You are viewing a plain text version of this content. The canonical link for it is here.
Posted to user@nutch.apache.org by Joseph Naegele <jn...@grierforensics.com> on 2016/04/26 15:59:37 UTC

Plugin name significant when dependent on other plugins

Here's an odd one (Nutch 1.11):

I haven't tested this with other extension points, but if you extend or
depend on the "protocol-http" plugin in a new plugin, the name of the new
plugin is significant when ProtocolFactory loads the correct plugin for
fetching.

In other words:

Create a plugin "protocol-httpfoo" that is dependent on "protocol-http" to
do the heavy lifting. Its plugin.xml contains this section (note the
additional dependency):

   <requires>
      <import plugin="nutch-extensionpoints"/>
        <import plugin="lib-http"/>
        <import plugin="protocol-http"/>
   </requires>

Now, in nutch-site.xml, specify *only* "protocol-httpfoo" in
plugin.includes.

Then just run "bin/nutch parsechecker ..." to test. You'll see
"protocol-http" is used rather than the "foo" version. If you rename the
plugin to "protocol-http-foo", it'll work.

Seems like a bug to me, but also pretty obscure. I can file a ticket if
suggested.

Joe


Re: Plugin name significant when dependent on other plugins

Posted by Sebastian Nagel <wa...@googlemail.com>.
Hi Joseph,

yes, sounds strange.
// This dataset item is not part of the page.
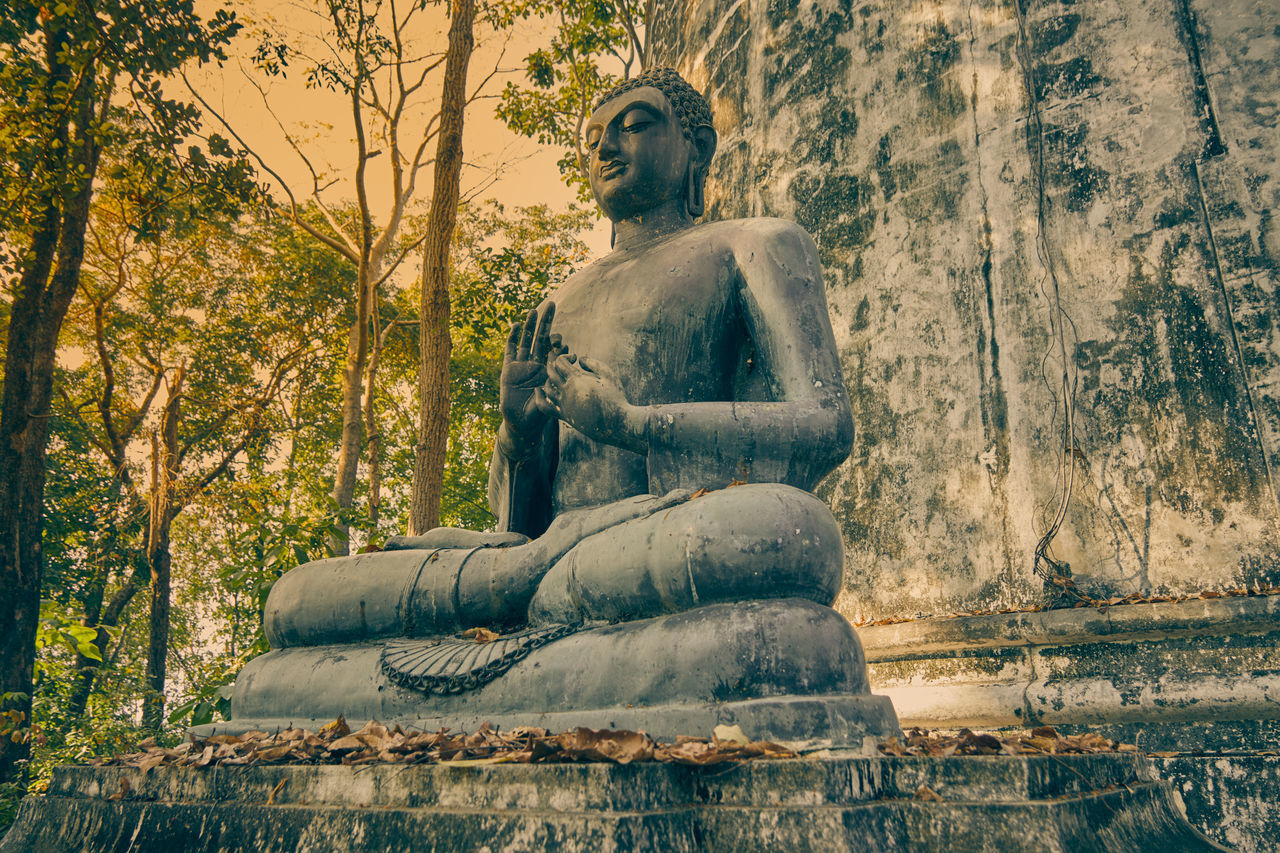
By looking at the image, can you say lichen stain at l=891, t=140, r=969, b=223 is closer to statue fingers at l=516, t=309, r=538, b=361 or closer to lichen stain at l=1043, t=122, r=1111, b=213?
lichen stain at l=1043, t=122, r=1111, b=213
Please, open a Jira ticket
and, if possible, add the code (could be a dummy)
and the config files to reproduce the problem.

Thanks,
Sebastian

On 04/26/2016 03:59 PM, Joseph Naegele wrote:
> Here's an odd one (Nutch 1.11):
> 
> I haven't tested this with other extension points, but if you extend or
> depend on the "protocol-http" plugin in a new plugin, the name of the new
> plugin is significant when ProtocolFactory loads the correct plugin for
> fetching.
> 
> In other words:
> 
> Create a plugin "protocol-httpfoo" that is dependent on "protocol-http" to
> do the heavy lifting. Its plugin.xml contains this section (note the
> additional dependency):
> 
>    <requires>
>       <import plugin="nutch-extensionpoints"/>
>         <import plugin="lib-http"/>
>         <import plugin="protocol-http"/>
>    </requires>
> 
> Now, in nutch-site.xml, specify *only* "protocol-httpfoo" in
> plugin.includes.
> 
> Then just run "bin/nutch parsechecker ..." to test. You'll see
> "protocol-http" is used rather than the "foo" version. If you rename the
> plugin to "protocol-http-foo", it'll work.
> 
> Seems like a bug to me, but also pretty obscure. I can file a ticket if
> suggested.
> 
> Joe
>